== Segment start ==

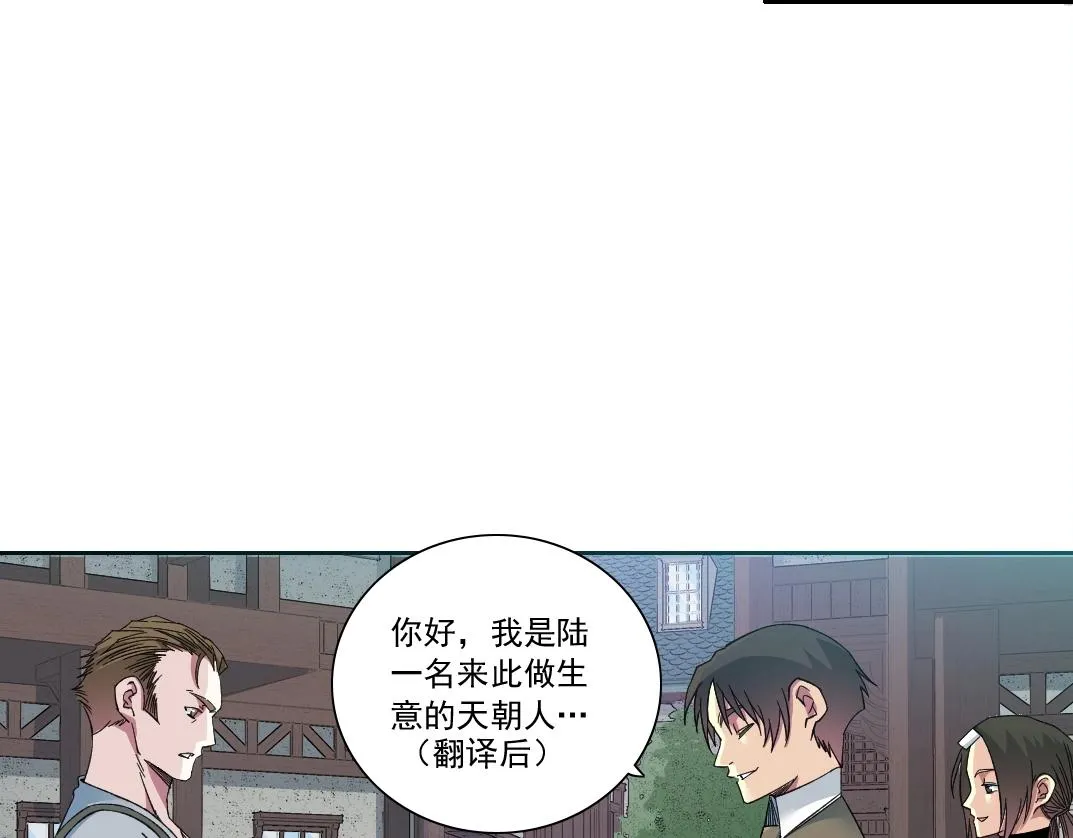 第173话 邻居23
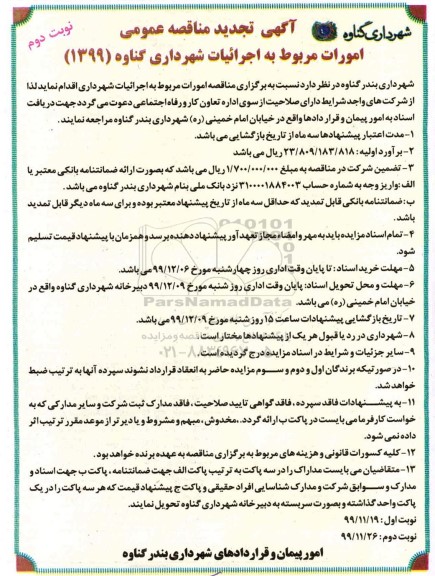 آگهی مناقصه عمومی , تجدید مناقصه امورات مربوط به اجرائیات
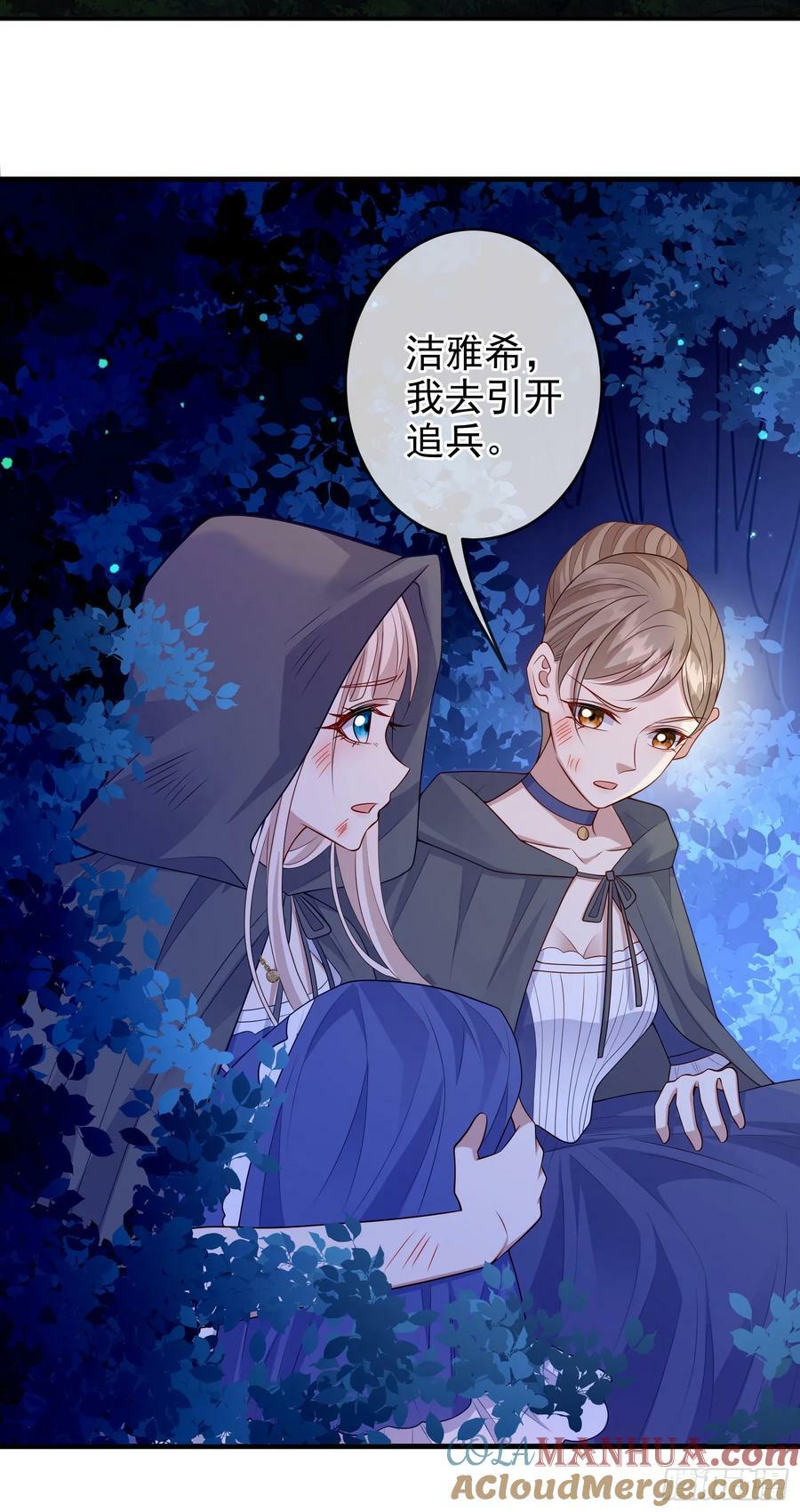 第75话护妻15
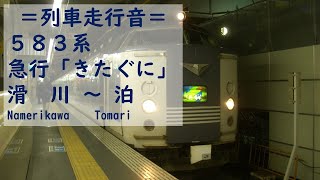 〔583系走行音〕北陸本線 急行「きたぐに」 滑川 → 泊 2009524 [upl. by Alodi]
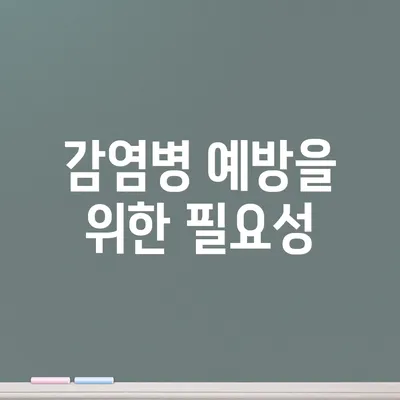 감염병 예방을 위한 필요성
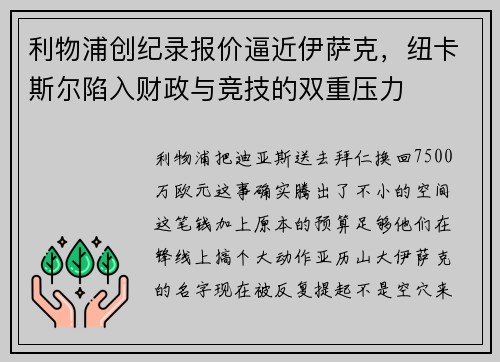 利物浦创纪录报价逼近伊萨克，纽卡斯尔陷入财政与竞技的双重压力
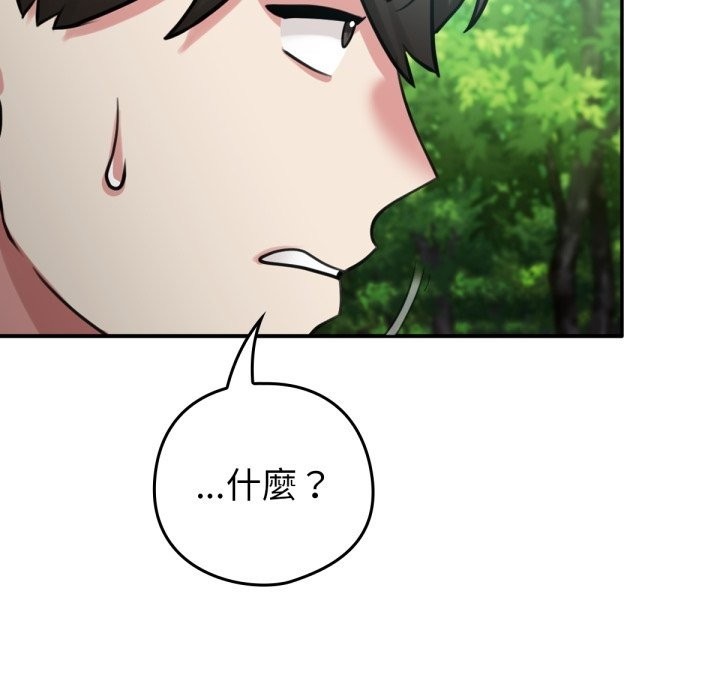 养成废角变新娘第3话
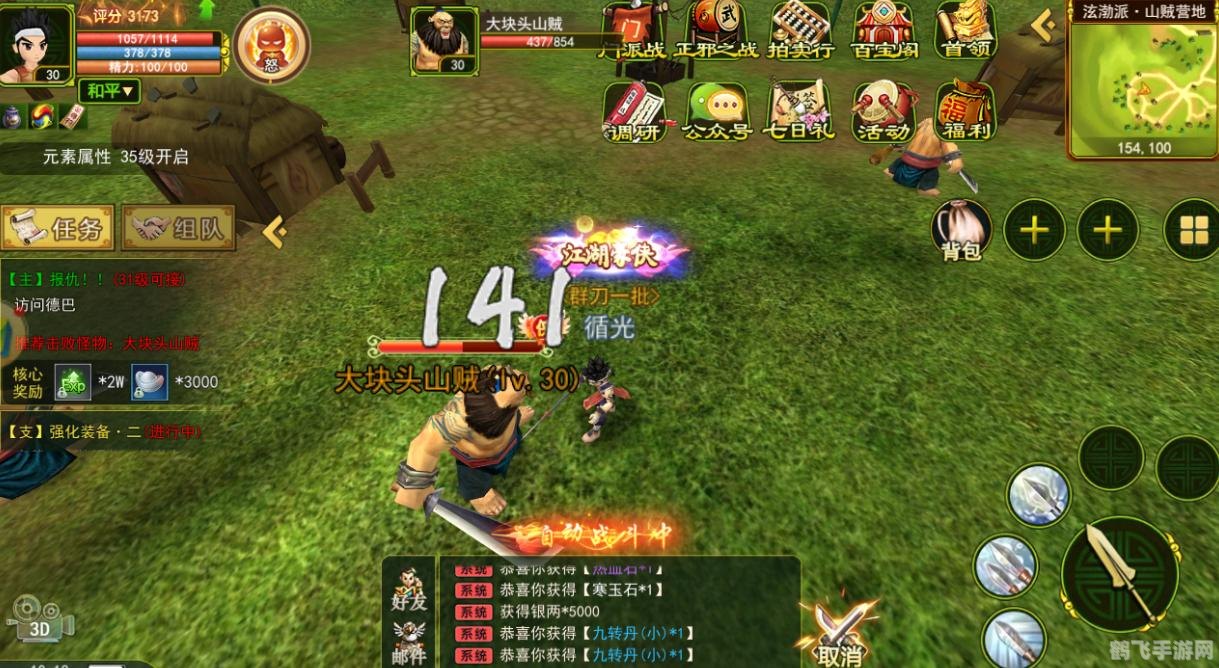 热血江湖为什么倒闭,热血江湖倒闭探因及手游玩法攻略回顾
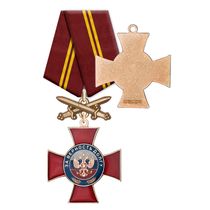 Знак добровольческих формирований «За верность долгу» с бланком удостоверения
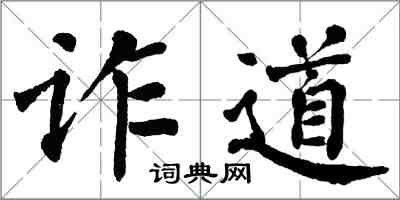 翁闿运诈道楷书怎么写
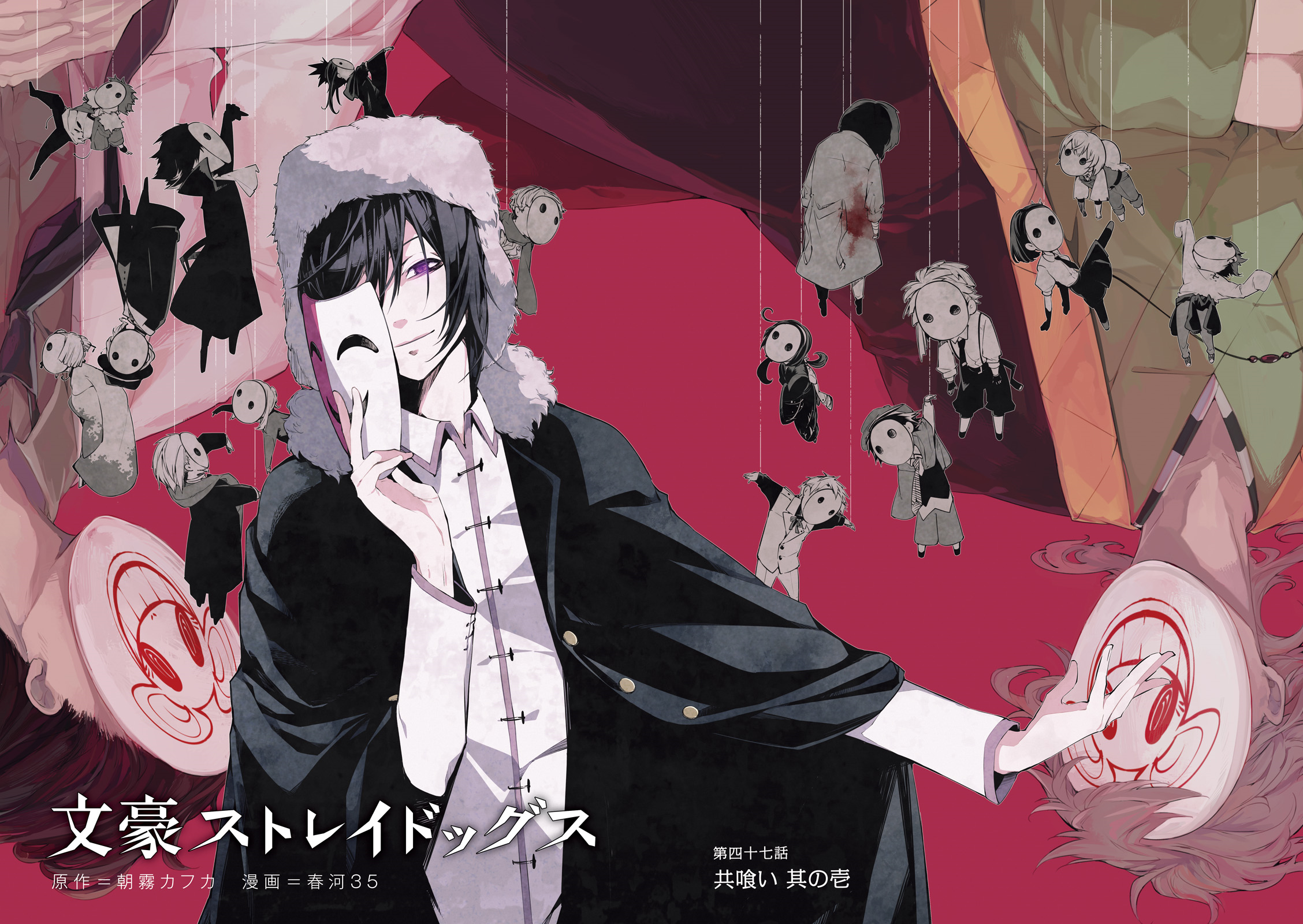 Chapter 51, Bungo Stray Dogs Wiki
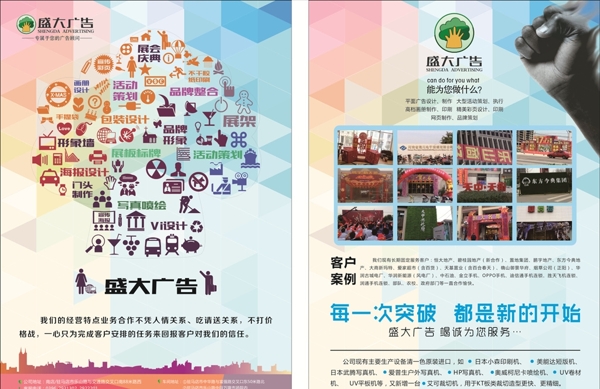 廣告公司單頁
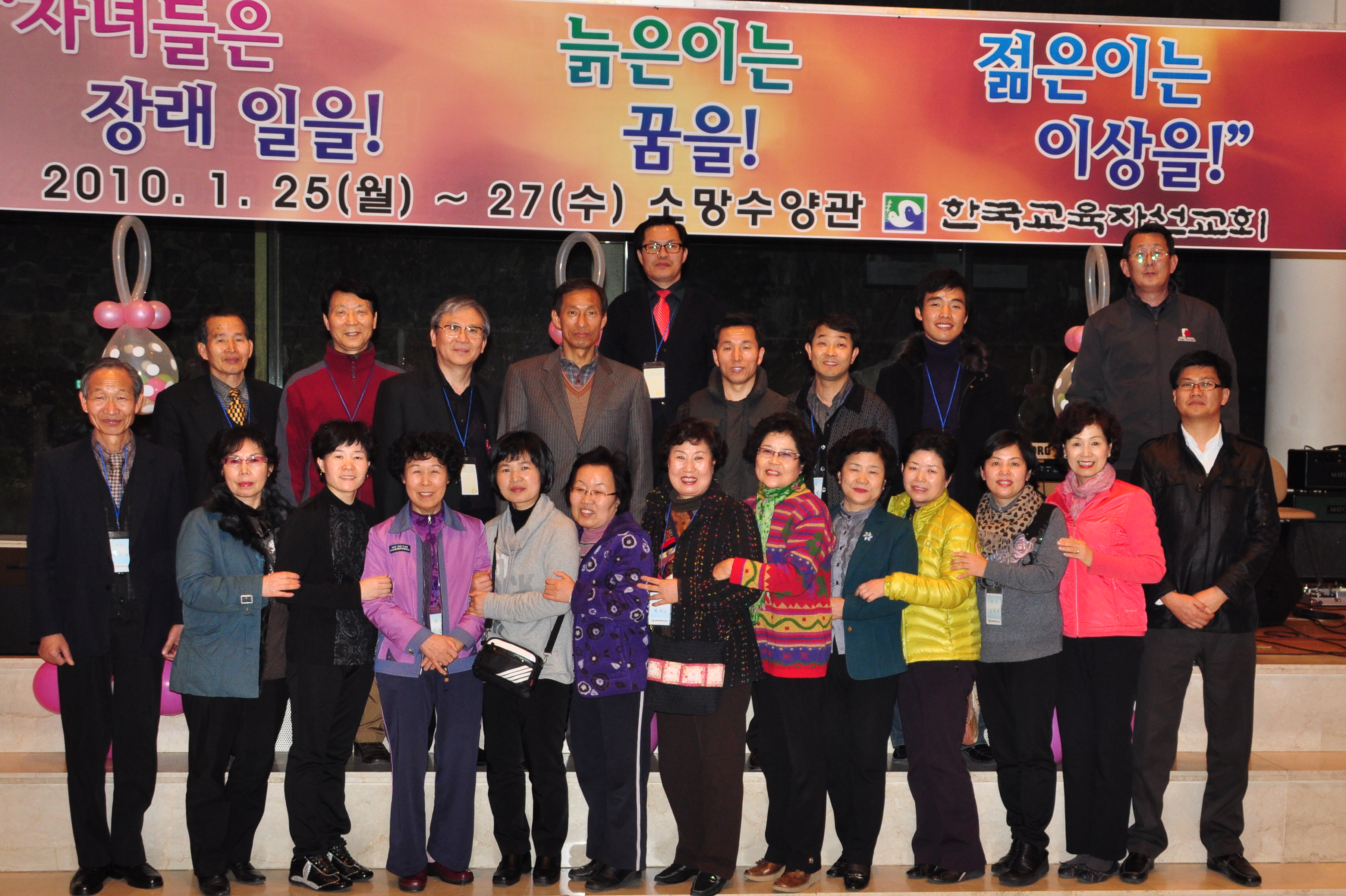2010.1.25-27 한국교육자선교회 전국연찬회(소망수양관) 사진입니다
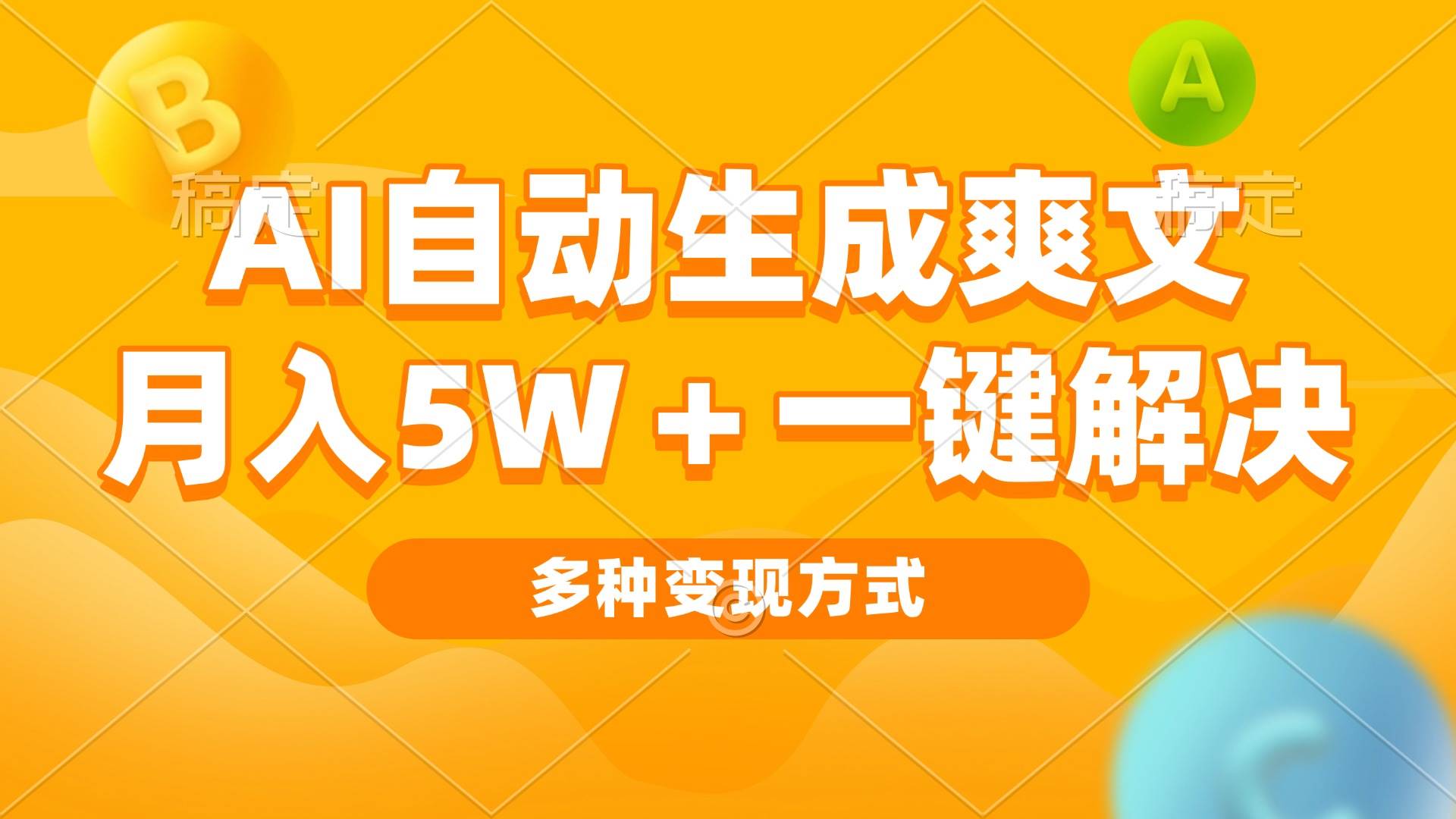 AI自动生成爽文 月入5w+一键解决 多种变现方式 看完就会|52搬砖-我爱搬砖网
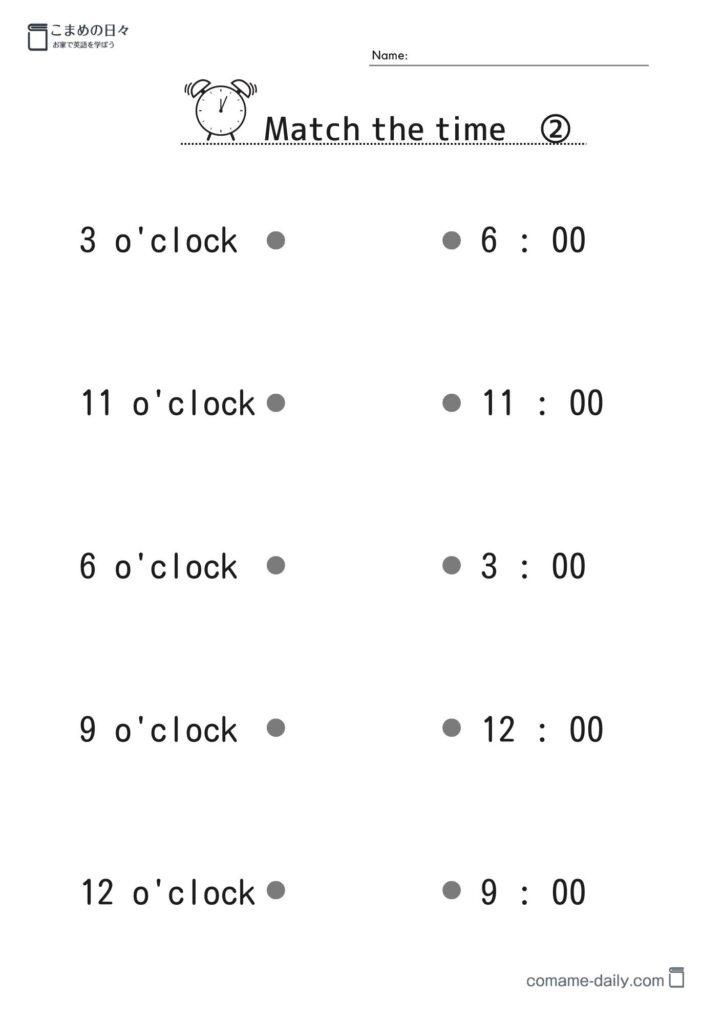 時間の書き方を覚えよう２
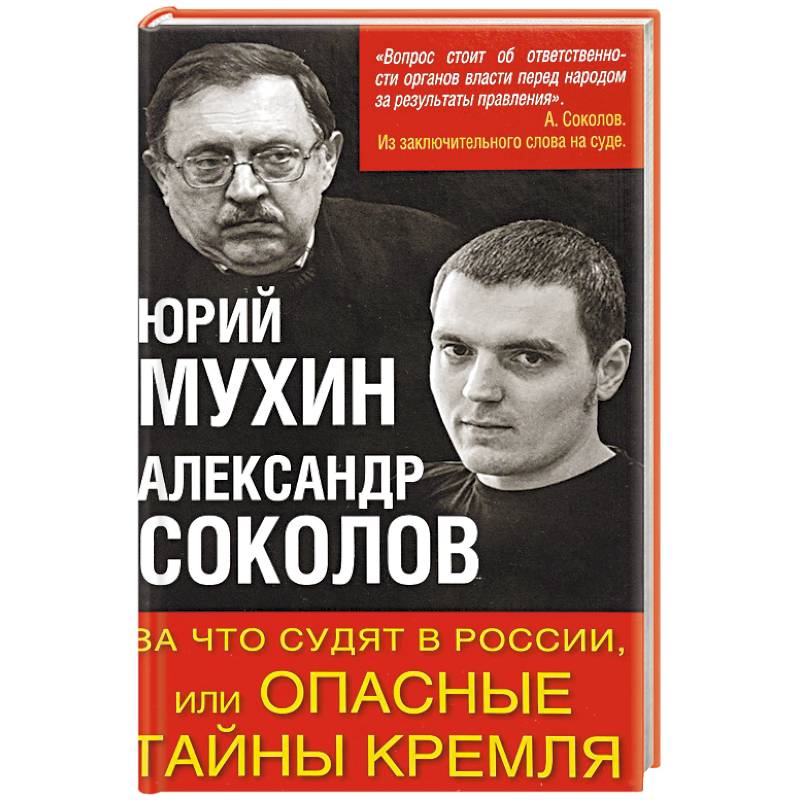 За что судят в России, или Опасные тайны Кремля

== Segment end ==

**Your instructions**
Your job is to transcribe the records exactly and in full. Pictures are not part of the copy.

**Written reply**
 第173话 邻居23
 آگهی مناقصه عمومی , تجدید مناقصه امورات مربوط به اجرائیات
 第75话护妻15
 〔583系走行音〕北陸本線 急行「きたぐに」 滑川 → 泊 2009524 [upl. by Alodi]
 감염병 예방을 위한 필요성
 利物浦创纪录报价逼近伊萨克，纽卡斯尔陷入财政与竞技的双重压力
 养成废角变新娘第3话
 热血江湖为什么倒闭,热血江湖倒闭探因及手游玩法攻略回顾
 Знак добровольческих формирований «За верность долгу» с бланком удостоверения
 翁闿运诈道楷书怎么写
 Chapter 51, Bungo Stray Dogs Wiki
 廣告公司單頁
2010.1.25-27 한국교육자선교회 전국연찬회(소망수양관) 사진입니다
 AI自动生成爽文 月入5w+一键解决 多种变现方式 看完就会|52搬砖-我爱搬砖网
 時間の書き方を覚えよう２
 За что судят в России, или Опасные тайны Кремля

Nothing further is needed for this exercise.